### Exercise instructions
Please copy the lines below, exactly as they are, from the one with "三年级语文下册专项训练" through the one with "3.爱迪生（　）了电灯。", and leave out the pictures.
Listed records START
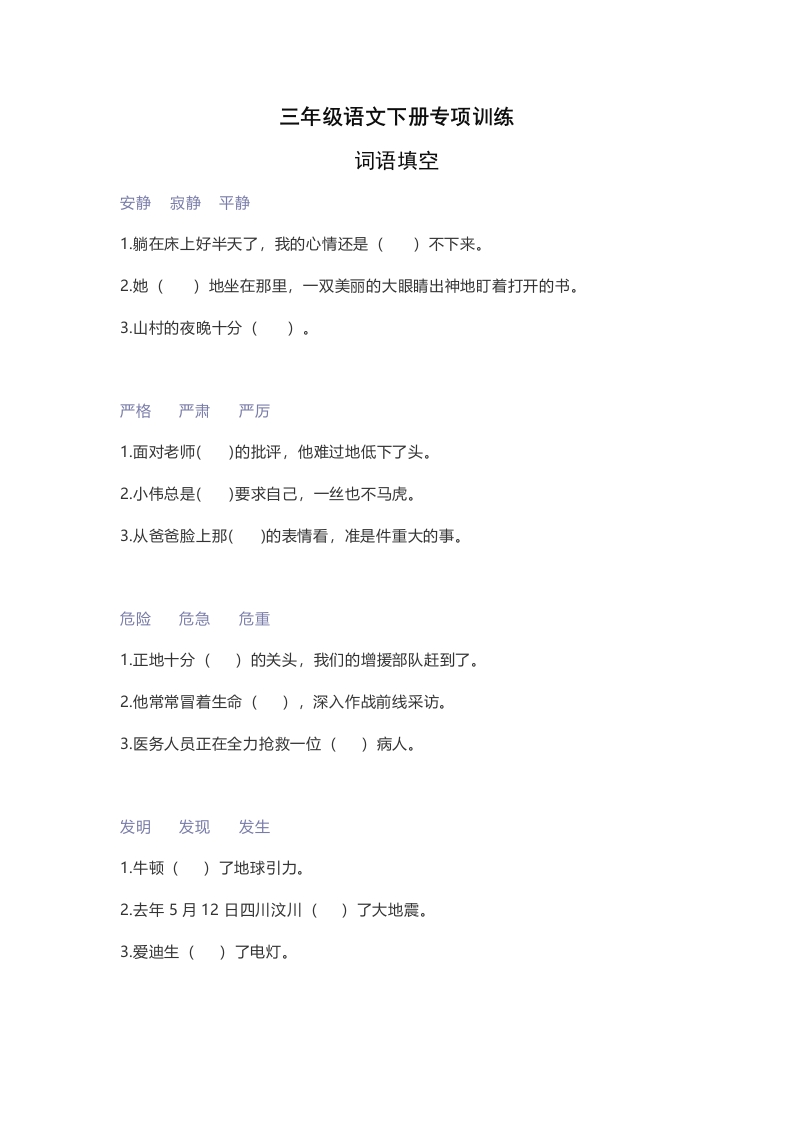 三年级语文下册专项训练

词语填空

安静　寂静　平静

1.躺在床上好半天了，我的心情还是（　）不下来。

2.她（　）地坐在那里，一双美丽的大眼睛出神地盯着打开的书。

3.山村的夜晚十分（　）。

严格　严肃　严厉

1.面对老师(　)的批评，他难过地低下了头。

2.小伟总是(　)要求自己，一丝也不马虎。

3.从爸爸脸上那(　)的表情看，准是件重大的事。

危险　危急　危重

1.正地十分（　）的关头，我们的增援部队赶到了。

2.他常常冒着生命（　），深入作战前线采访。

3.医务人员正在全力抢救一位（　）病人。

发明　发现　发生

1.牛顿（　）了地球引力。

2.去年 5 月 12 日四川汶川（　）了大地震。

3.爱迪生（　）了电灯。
Listed records END
Listed records START
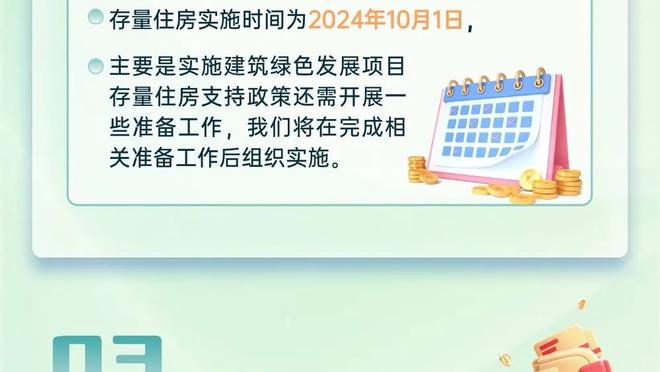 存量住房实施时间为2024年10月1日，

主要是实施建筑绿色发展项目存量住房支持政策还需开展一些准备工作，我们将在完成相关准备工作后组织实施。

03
Listed records END
### Task result
 三年级语文下册专项训练

词语填空

安静　寂静　平静

1.躺在床上好半天了，我的心情还是（　）不下来。

2.她（　）地坐在那里，一双美丽的大眼睛出神地盯着打开的书。

3.山村的夜晚十分（　）。

严格　严肃　严厉

1.面对老师(　)的批评，他难过地低下了头。

2.小伟总是(　)要求自己，一丝也不马虎。

3.从爸爸脸上那(　)的表情看，准是件重大的事。

危险　危急　危重

1.正地十分（　）的关头，我们的增援部队赶到了。

2.他常常冒着生命（　），深入作战前线采访。

3.医务人员正在全力抢救一位（　）病人。

发明　发现　发生

1.牛顿（　）了地球引力。

2.去年 5 月 12 日四川汶川（　）了大地震。

3.爱迪生（　）了电灯。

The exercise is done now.